### [EXTRACTED MATERIAL]

++++++++

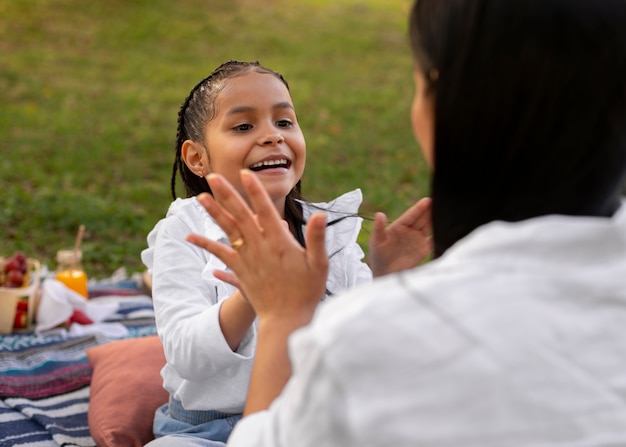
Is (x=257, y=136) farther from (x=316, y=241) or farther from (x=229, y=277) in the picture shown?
(x=316, y=241)

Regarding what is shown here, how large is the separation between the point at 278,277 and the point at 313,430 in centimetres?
37

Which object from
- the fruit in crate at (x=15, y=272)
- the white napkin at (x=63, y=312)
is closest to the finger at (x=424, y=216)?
the white napkin at (x=63, y=312)

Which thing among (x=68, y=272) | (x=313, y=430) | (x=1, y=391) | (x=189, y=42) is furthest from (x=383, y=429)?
(x=189, y=42)

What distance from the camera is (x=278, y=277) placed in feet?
4.72

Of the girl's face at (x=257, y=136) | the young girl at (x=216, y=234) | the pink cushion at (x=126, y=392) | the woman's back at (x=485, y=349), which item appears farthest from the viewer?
the pink cushion at (x=126, y=392)

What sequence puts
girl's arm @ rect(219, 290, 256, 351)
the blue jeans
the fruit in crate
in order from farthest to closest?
the fruit in crate, the blue jeans, girl's arm @ rect(219, 290, 256, 351)

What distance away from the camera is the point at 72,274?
13.3ft

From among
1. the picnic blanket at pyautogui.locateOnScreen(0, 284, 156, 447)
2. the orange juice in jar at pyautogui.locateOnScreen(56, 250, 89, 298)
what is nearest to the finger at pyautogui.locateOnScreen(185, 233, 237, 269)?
the picnic blanket at pyautogui.locateOnScreen(0, 284, 156, 447)

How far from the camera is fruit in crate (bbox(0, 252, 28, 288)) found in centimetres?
376

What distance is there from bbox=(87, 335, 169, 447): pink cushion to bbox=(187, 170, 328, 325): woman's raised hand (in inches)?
57.4

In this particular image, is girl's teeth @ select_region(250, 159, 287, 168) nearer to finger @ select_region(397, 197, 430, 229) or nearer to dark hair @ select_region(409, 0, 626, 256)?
finger @ select_region(397, 197, 430, 229)

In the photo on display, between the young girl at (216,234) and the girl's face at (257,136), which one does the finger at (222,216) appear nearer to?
the young girl at (216,234)

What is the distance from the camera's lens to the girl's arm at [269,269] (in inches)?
55.9

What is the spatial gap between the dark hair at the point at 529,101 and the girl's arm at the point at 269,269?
0.30 metres
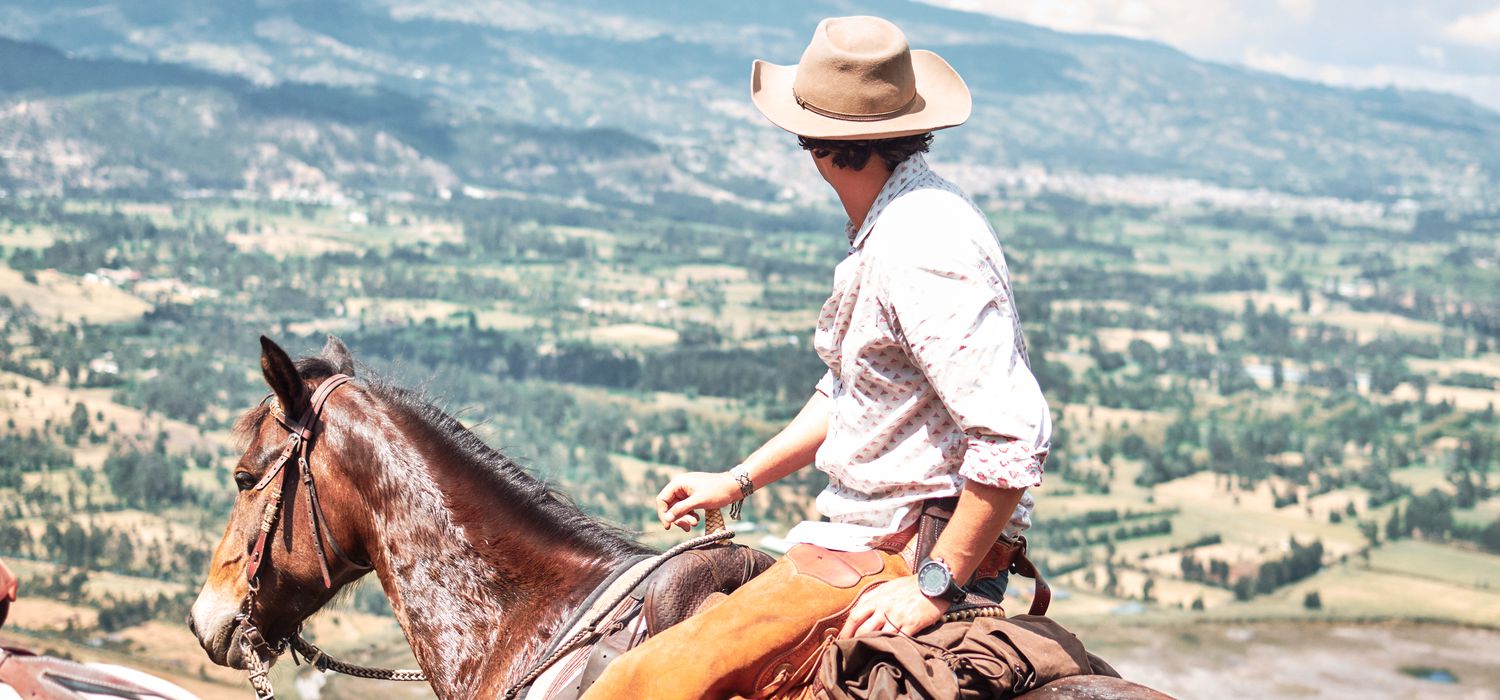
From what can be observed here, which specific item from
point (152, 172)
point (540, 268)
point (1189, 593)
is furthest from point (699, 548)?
point (152, 172)

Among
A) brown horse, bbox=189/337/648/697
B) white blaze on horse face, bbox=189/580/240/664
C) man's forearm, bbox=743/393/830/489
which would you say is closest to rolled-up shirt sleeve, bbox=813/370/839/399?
man's forearm, bbox=743/393/830/489

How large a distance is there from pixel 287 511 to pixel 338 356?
716 mm

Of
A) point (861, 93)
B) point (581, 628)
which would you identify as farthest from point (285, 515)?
point (861, 93)

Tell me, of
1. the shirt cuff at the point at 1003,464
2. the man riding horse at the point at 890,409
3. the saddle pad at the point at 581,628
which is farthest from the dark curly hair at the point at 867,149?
the saddle pad at the point at 581,628

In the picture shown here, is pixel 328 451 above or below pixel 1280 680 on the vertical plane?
above

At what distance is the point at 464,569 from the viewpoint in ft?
16.2

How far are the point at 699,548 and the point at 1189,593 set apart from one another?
47.6 metres

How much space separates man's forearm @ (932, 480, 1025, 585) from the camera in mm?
3682

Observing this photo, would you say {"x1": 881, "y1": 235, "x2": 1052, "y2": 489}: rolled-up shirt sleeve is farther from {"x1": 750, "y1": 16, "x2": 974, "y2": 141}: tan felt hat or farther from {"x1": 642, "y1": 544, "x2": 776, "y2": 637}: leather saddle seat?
{"x1": 642, "y1": 544, "x2": 776, "y2": 637}: leather saddle seat

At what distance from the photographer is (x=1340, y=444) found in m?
89.6

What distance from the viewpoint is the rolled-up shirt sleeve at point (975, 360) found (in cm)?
361

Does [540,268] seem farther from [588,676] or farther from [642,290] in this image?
[588,676]

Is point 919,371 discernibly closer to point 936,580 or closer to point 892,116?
point 936,580

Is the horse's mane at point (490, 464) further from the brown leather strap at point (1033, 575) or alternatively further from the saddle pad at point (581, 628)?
the brown leather strap at point (1033, 575)
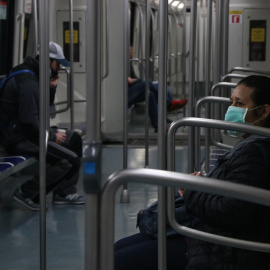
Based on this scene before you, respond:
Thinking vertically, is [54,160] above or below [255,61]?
below

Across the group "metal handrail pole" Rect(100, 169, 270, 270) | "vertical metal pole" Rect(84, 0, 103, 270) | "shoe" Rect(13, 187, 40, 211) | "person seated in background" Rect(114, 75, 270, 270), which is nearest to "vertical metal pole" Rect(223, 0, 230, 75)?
"shoe" Rect(13, 187, 40, 211)

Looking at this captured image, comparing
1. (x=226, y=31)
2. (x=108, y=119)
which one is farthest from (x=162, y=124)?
(x=108, y=119)

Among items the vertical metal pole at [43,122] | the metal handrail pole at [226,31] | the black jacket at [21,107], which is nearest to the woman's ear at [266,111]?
the vertical metal pole at [43,122]

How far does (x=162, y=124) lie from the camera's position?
6.91 feet

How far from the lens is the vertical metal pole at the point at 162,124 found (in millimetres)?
2020

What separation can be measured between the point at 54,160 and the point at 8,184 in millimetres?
1008

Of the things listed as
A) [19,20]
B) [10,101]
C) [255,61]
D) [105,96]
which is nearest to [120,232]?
[10,101]

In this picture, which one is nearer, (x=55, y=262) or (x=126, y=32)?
(x=55, y=262)

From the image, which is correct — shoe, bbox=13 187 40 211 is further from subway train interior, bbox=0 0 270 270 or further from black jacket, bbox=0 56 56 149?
black jacket, bbox=0 56 56 149

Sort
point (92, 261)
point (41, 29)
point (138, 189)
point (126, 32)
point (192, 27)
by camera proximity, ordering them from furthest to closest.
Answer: point (138, 189), point (126, 32), point (41, 29), point (192, 27), point (92, 261)

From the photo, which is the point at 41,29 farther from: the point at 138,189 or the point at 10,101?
the point at 138,189

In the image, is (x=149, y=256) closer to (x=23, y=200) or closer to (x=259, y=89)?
(x=259, y=89)

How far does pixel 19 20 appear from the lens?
6.41m

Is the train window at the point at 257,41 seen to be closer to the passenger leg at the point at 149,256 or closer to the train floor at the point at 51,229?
the train floor at the point at 51,229
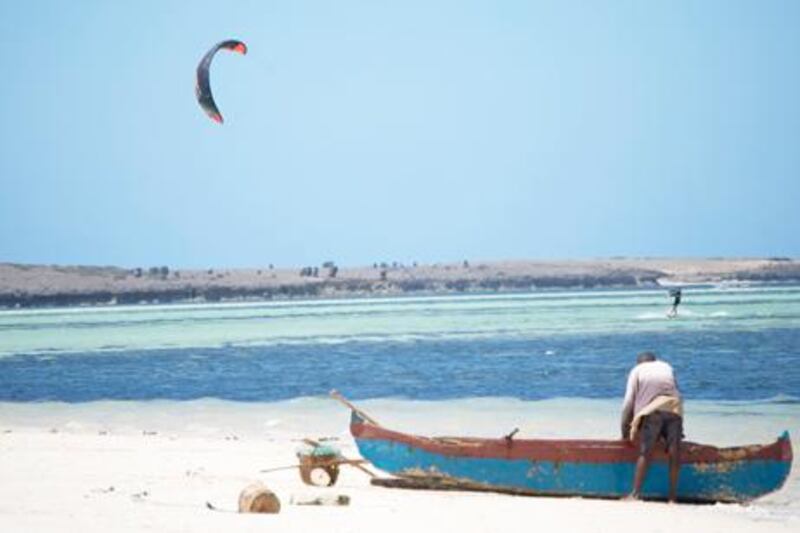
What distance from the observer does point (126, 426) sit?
20203 millimetres

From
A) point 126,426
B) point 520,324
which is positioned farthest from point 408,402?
point 520,324

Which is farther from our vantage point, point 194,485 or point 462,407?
point 462,407

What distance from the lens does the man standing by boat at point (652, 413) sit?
434 inches

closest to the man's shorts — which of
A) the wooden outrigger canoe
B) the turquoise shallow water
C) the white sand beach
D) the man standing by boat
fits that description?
the man standing by boat

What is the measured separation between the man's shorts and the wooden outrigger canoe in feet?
0.50

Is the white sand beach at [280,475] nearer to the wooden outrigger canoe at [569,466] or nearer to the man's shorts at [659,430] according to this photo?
the wooden outrigger canoe at [569,466]

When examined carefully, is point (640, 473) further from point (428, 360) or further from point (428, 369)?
point (428, 360)

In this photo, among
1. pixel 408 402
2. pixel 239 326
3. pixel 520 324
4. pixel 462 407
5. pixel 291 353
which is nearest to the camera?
pixel 462 407

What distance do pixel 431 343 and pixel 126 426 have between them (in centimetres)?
2232

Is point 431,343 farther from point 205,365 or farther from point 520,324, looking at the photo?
point 520,324

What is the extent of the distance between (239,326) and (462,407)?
46791mm

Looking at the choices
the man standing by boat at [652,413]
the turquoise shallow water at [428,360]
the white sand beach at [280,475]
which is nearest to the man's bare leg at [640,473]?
the man standing by boat at [652,413]

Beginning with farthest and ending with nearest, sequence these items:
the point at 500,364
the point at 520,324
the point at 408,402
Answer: the point at 520,324 → the point at 500,364 → the point at 408,402

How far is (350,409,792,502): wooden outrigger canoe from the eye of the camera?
37.1 feet
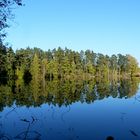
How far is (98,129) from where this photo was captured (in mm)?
17984

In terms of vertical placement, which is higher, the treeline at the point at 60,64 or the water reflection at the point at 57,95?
the treeline at the point at 60,64

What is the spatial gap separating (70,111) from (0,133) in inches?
374

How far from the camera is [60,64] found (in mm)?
123625

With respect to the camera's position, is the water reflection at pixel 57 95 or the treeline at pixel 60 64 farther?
the treeline at pixel 60 64

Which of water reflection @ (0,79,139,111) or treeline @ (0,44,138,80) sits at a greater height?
treeline @ (0,44,138,80)

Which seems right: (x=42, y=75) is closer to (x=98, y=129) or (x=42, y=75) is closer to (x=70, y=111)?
(x=70, y=111)

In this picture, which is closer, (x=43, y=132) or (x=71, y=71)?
(x=43, y=132)

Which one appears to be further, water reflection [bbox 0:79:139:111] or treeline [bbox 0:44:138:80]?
treeline [bbox 0:44:138:80]

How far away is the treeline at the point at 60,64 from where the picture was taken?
363 ft

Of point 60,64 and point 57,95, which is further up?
point 60,64

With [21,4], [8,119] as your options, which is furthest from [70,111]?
[21,4]

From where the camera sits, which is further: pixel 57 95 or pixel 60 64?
pixel 60 64

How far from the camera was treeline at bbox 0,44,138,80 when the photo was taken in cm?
11061

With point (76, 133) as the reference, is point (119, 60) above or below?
above
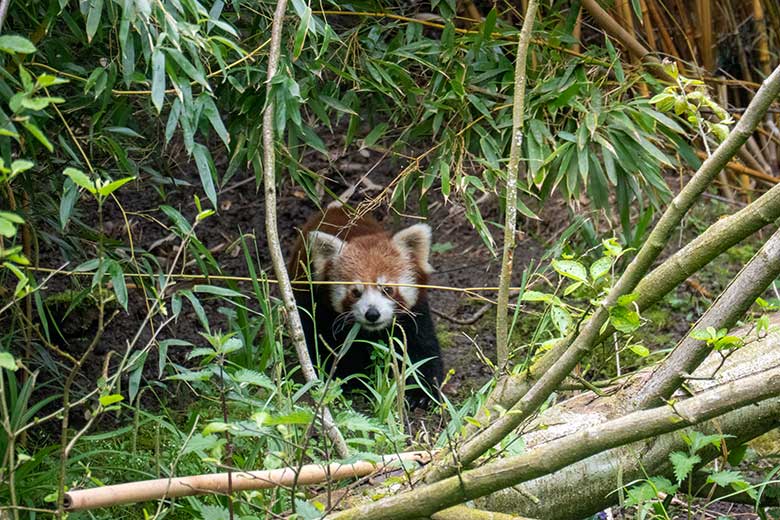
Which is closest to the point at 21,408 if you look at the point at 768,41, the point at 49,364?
the point at 49,364

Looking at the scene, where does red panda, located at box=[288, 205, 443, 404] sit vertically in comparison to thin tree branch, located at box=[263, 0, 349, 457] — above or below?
below

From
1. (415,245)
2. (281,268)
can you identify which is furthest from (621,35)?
(281,268)

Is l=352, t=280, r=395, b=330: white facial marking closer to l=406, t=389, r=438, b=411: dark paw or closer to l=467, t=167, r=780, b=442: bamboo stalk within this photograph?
l=406, t=389, r=438, b=411: dark paw

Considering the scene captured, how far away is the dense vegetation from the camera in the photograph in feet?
7.30

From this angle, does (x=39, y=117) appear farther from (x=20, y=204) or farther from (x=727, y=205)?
(x=727, y=205)

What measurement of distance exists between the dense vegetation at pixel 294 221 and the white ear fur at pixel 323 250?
0.50 metres

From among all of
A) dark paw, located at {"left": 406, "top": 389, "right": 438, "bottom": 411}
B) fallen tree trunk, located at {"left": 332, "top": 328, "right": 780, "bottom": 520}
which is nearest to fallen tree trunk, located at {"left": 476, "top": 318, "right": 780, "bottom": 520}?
Result: fallen tree trunk, located at {"left": 332, "top": 328, "right": 780, "bottom": 520}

++++++++

### [TASK DIRECTIONS]
Reproduce nothing but the lines from the line containing "Is l=352, t=280, r=395, b=330: white" to the last line of the data, each exactly as written.

### [TASK RESULT]
Is l=352, t=280, r=395, b=330: white facial marking closer to l=406, t=389, r=438, b=411: dark paw or closer to l=467, t=167, r=780, b=442: bamboo stalk within this photograph?
l=406, t=389, r=438, b=411: dark paw

Considering the scene captured, how far away is the dense vegetation from the camera in the photograph in feet?
7.30

From this angle, does (x=39, y=117) appear farther from (x=20, y=204) or farther from (x=727, y=205)?
(x=727, y=205)

What measurement of distance exists between the dense vegetation at pixel 294 221 and the white ear fur at pixel 323 250?
0.50 metres

From among all of
A) dark paw, located at {"left": 406, "top": 389, "right": 438, "bottom": 411}
B) fallen tree trunk, located at {"left": 332, "top": 328, "right": 780, "bottom": 520}
which is nearest to fallen tree trunk, located at {"left": 476, "top": 318, "right": 780, "bottom": 520}?
Result: fallen tree trunk, located at {"left": 332, "top": 328, "right": 780, "bottom": 520}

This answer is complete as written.